Taxistas pagam mensalidade a criminosos e secretário falta à audiência sobre segurança

Uma audiência pública realizada na Câmara dos Vereadores na manhã desta segunda-feira, 4, tratou da fragilidade da segurança pública com representantes da sociedade civil e entidades do governo e município de Rio Branco. O secretário de Justiça e Segurança Pública do Acre, José Américo de Souza Gaia, um dos convidados, não compareceu ao encontro.

Na tribuna, o taxista Assis Machado, representante da categoria, revelou que ele e seus companheiros de trabalho estão à mercê da própria sorte, tendo, inclusive, que pagar mensalidade para facções criminosas. “Se não pagar, eles [taxistas] não entram, se não entrarem, não levam o sustento para casa e vão passar necessidades”, disse, reclamando do sistema de segurança do estado e município.

O presidente do sindicato dos mototaxistas do Acre, Humberto da Silva, disse que a indignação é em relação à falta de segurança para a categoria. “Queremos melhorar, pois está atrapalhando o trabalho”, revelou.

O sindicalista alegou que há dificuldade para trabalhar em período noturno. “A partir das 20 horas já não entramos em certos bairros. A violência está em todo canto porque a gente não sabe o que está havendo”.

Na audiência proposta pelos vereadores João Marcos Luz e N. Lima, o representante dos bairros de Rio Branco, Evandro Guedes.

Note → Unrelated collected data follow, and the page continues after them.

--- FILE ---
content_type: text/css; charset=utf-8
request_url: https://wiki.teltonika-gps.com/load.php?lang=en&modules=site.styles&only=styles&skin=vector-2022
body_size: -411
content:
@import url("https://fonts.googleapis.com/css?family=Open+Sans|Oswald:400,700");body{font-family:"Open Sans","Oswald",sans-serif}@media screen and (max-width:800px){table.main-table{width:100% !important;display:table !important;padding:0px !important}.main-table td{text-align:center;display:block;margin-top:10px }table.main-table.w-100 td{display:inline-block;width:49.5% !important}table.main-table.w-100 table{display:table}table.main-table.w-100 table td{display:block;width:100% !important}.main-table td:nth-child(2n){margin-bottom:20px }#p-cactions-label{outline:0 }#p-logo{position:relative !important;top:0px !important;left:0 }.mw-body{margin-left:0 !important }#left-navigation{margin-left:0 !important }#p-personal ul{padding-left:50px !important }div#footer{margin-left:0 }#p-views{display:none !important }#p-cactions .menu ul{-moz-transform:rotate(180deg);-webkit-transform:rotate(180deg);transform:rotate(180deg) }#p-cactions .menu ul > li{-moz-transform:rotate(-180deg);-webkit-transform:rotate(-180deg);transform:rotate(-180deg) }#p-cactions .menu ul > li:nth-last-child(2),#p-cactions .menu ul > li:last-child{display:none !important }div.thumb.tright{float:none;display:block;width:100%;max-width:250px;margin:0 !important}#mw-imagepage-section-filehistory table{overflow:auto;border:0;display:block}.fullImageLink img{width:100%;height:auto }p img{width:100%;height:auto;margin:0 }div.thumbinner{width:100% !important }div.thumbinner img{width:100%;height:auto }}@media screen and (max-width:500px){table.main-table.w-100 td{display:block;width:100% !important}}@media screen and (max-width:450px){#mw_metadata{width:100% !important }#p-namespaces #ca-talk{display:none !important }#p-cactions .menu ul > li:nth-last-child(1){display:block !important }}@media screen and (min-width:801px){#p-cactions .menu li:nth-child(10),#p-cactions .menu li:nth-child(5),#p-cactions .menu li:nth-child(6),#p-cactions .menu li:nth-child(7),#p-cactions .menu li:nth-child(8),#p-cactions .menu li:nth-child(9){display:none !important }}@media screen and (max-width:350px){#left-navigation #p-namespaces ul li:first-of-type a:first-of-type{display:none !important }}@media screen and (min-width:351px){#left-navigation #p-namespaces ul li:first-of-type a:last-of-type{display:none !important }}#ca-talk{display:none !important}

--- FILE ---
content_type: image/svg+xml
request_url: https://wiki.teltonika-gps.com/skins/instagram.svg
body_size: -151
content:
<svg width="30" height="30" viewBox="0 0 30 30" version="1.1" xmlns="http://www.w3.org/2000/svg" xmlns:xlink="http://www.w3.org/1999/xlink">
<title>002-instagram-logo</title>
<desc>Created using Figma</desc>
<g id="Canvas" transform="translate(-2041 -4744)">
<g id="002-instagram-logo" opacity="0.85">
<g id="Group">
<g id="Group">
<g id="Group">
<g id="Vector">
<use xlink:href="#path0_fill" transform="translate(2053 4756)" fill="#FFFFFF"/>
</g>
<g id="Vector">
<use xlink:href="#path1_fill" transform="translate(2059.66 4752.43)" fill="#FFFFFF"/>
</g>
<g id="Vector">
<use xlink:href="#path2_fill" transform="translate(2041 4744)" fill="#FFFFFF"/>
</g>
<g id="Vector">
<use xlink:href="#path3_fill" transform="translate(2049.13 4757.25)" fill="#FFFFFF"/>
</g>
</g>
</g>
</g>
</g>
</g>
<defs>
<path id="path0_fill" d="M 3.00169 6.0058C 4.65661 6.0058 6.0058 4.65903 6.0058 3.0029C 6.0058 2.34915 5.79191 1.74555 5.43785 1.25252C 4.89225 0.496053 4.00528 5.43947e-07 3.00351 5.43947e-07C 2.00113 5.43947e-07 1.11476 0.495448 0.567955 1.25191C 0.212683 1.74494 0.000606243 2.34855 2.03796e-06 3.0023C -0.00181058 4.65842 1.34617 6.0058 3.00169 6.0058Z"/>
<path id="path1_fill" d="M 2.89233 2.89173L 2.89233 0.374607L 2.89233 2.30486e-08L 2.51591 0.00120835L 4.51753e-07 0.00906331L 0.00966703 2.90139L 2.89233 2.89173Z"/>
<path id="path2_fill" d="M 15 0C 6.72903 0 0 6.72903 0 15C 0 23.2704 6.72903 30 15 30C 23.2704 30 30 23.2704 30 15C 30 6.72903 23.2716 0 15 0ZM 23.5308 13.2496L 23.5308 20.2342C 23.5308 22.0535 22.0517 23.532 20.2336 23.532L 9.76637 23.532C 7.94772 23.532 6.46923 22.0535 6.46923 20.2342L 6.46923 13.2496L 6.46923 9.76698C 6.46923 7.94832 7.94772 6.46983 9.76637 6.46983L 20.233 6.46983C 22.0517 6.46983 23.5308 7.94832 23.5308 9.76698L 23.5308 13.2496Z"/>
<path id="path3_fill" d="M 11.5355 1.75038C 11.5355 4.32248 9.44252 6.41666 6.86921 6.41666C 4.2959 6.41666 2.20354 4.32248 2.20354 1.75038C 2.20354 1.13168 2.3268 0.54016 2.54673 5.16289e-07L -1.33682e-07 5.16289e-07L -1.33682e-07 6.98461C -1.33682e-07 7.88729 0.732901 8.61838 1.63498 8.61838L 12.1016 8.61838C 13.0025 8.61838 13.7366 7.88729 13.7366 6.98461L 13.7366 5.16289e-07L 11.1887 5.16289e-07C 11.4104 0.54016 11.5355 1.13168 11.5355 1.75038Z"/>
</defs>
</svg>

Ele contou que nos últimos 13 anos já nasceram mais de 140 mil pessoas. Nesse período, segundo ele, as forças de segurança perderam força no combate à violência.

Além disso, Guedes defendeu a ronda ostensiva na cidade pela Polícia Civil. “A solução é a volta da Polícia Civil fazendo a ronda ostensiva nos bairros juntamente com a Polícia Militar. A Polícia Civil antigamente, as pessoas tinham medo, hoje não tem mais. A população está à mercê da sorte, as famílias ficam em casa e bandidos nas ruas”, pontuou.

O vereador João Marcos Luz lamentou a falta de um representante do governo na audiência e cobrou melhorias pelo poder público. “Temos que cobrar políticas públicas e uma segurança eficiente para os moradores de Rio Branco”, ressaltou.

O vereador N Lima, do Progressistas, cobrou da gestão do governador Gladson Cameli o plano de segurança pública do Acre. “É lamentável que o governo não tenha mandado representante aqui nessa audiência”, questionou.

O promotor de segurança pública do Ministério Público, Rodrigo Curti, frisou que os índices de segurança mostram bons resultados, onde o poder judiciário e as polícias estão atuando bastante, contudo, reconheceu a sensação de insegurança. “A polícia prende, mas como nós estamos devolvendo essas pessoas à sociedade?”, questionou cobrando políticas públicas nos 22 municípios acreanos.

Bino disse ainda que o conselho de segurança do município deverá dar soluções para melhorar a sensação de segurança da população da capital. “Vamos dar boa contribuição e já pedimos emendas ao fundo de segurança”, declarou.